> _Written instruction 1_: For the post below about questioning one's orientation, say whether each statement agrees with it, and support each yes or no with the deciding words quoted from the post. (a) The person questioning their orientation was raised in a strict religion. (b) The reply treats "later in life" as mainly a matter of a specific age number. (c) The person replying looked older than their age at about 35.
> _Written instruction 2_: Rewrite part of the post below about questioning one's orientation, starting at the words "It's whatever works" and ending after "My two cents.". In that part, change "interesting" to "rewarding".

> _Page text_:
<<<<

I've just started questioning my orientation for the first time in my late 30s. Is that "later in life?" I hear so many people say that deep down they kind of always knew. Maybe it's because sexuality is fluid or maybe because I was raised in a strict religion that suppressed sexuality (we were told that even heterosexual crushes before college were bad) so much that I had never even considered it. I don't know. Is late 30s unusual? What is "later in life" for you?
It's whatever works for you. It's more about how you feel than a number - like someone's age. I know that I looked youthful at about 35 but felt very mature. I was doing mature things in my life. So I could relate to later in life people and had friends who were my age as well as older friends. It made no difference to me. I've always held my own with people older than myself and found them interesting to associate with. Someone's 30s may not be later in life for most people, but I feel that at 40 or 45, people's concerns definitely start looking more "later in life." My two cents.

>>>>

> _Data block_:
<<<<

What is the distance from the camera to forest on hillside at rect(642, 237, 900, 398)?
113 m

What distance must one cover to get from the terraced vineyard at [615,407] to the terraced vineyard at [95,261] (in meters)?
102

>>>>

> _Worked solution 1_:
(a) Yes: "I was raised in a strict religion that suppressed sexuality"
(b) No: "It's more about how you feel than a number"
(c) No: "I looked youthful at about 35 but felt very mature"

> _Worked solution 2_:
It's whatever works for you. It's more about how you feel than a number - like someone's age. I know that I looked youthful at about 35 but felt very mature. I was doing mature things in my life. So I could relate to later in life people and had friends who were my age as well as older friends. It made no difference to me. I've always held my own with people older than myself and found them rewarding to associate with. Someone's 30s may not be later in life for most people, but I feel that at 40 or 45, people's concerns definitely start looking more "later in life." My two cents.